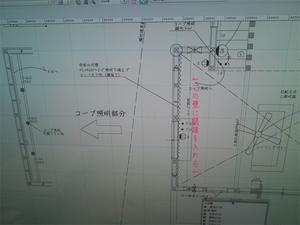 kansetsu-shoumei-techniqu4.jpg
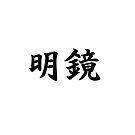 Meikyo (Shotokan Karate Kata) in Japanese by martialarts-jpn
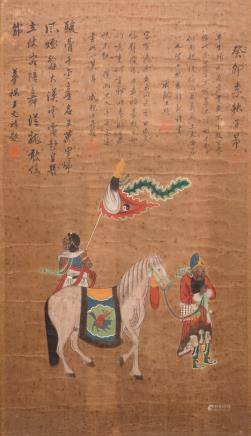 A Chinese watercolour on textile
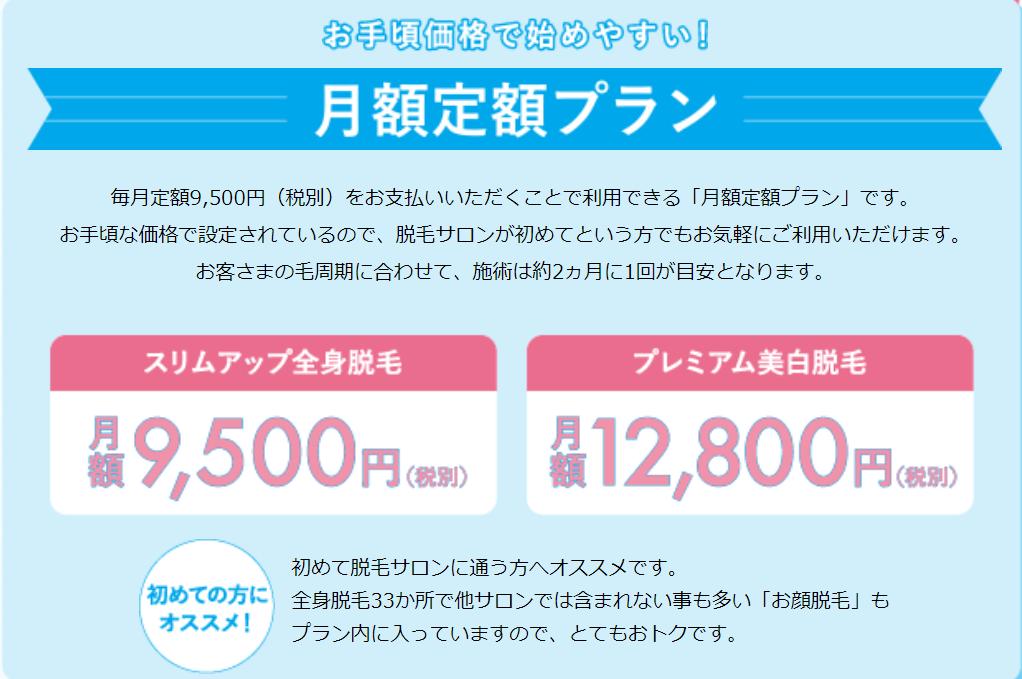 キレイモの月額制の広告の画像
··········
Your task »
With the images removed, write out all of the material above exactly.

Exercise answer »
 kansetsu-shoumei-techniqu4.jpg
 Meikyo (Shotokan Karate Kata) in Japanese by martialarts-jpn
 A Chinese watercolour on textile
 キレイモの月額制の広告の画像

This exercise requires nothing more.